● **Items from a data source**

********

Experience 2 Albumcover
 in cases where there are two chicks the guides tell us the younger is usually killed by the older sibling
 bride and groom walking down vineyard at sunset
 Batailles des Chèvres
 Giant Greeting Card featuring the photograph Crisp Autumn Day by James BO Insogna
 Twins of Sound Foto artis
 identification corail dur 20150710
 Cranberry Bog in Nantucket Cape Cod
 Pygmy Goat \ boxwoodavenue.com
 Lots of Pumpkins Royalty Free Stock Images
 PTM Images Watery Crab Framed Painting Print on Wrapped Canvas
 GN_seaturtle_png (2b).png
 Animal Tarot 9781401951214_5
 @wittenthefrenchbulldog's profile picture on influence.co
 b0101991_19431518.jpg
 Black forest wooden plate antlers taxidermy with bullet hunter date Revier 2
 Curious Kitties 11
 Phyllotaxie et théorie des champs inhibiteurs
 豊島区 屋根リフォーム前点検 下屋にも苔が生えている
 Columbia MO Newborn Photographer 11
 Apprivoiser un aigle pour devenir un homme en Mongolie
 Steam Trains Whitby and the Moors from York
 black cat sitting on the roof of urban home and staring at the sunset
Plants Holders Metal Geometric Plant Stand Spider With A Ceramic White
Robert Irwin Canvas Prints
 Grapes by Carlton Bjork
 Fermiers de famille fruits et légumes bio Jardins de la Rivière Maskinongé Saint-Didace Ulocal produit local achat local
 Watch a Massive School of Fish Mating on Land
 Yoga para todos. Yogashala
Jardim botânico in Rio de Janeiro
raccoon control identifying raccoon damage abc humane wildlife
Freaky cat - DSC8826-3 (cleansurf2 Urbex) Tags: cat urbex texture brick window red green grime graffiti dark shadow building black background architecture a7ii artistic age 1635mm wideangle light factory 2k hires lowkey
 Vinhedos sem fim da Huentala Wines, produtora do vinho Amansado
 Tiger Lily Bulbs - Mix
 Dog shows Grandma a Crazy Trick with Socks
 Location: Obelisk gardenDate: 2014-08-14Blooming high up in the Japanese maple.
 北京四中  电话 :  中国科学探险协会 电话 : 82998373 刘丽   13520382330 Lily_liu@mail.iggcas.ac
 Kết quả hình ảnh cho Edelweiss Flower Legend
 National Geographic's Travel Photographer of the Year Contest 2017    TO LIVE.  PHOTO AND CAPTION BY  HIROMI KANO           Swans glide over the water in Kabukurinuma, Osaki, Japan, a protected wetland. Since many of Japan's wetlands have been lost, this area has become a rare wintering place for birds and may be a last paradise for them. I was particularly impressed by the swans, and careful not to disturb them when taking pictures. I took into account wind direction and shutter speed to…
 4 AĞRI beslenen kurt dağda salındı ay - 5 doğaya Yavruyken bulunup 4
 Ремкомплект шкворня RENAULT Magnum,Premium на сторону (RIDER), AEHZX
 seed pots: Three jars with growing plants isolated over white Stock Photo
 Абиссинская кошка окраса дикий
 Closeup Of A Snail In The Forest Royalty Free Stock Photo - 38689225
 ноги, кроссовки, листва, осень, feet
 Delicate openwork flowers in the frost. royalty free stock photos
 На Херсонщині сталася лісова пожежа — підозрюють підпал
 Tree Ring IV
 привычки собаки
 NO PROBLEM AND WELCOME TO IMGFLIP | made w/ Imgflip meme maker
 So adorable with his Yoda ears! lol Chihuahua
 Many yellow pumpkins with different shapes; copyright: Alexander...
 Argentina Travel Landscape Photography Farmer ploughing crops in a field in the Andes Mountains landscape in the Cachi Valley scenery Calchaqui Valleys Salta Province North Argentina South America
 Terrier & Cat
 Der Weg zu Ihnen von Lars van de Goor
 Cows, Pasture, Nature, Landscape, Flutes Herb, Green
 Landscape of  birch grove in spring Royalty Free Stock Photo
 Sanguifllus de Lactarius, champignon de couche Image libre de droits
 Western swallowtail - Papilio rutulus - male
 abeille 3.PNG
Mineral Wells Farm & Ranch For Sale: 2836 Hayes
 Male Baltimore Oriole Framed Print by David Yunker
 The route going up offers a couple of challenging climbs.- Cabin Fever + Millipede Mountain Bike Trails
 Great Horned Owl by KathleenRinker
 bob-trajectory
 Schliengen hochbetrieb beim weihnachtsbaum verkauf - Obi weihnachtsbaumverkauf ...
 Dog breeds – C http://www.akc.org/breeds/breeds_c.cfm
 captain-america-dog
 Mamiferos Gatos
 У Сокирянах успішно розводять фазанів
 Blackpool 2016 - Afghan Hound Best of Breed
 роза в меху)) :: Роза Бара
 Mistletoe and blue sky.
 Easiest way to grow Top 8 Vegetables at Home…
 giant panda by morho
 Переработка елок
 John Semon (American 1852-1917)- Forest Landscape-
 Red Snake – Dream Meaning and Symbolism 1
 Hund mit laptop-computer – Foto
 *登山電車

********

● **Assignment**
Starting at the first line of the records, print each line exactly, stopping after the line that contains "Steam Trains Whitby and the Moors from York".

● **Solution to this problem**
Experience 2 Albumcover
 in cases where there are two chicks the guides tell us the younger is usually killed by the older sibling
 bride and groom walking down vineyard at sunset
 Batailles des Chèvres
 Giant Greeting Card featuring the photograph Crisp Autumn Day by James BO Insogna
 Twins of Sound Foto artis
 identification corail dur 20150710
 Cranberry Bog in Nantucket Cape Cod
 Pygmy Goat \ boxwoodavenue.com
 Lots of Pumpkins Royalty Free Stock Images
 PTM Images Watery Crab Framed Painting Print on Wrapped Canvas
 GN_seaturtle_png (2b).png
 Animal Tarot 9781401951214_5
 @wittenthefrenchbulldog's profile picture on influence.co
 b0101991_19431518.jpg
 Black forest wooden plate antlers taxidermy with bullet hunter date Revier 2
 Curious Kitties 11
 Phyllotaxie et théorie des champs inhibiteurs
 豊島区 屋根リフォーム前点検 下屋にも苔が生えている
 Columbia MO Newborn Photographer 11
 Apprivoiser un aigle pour devenir un homme en Mongolie
 Steam Trains Whitby and the Moors from York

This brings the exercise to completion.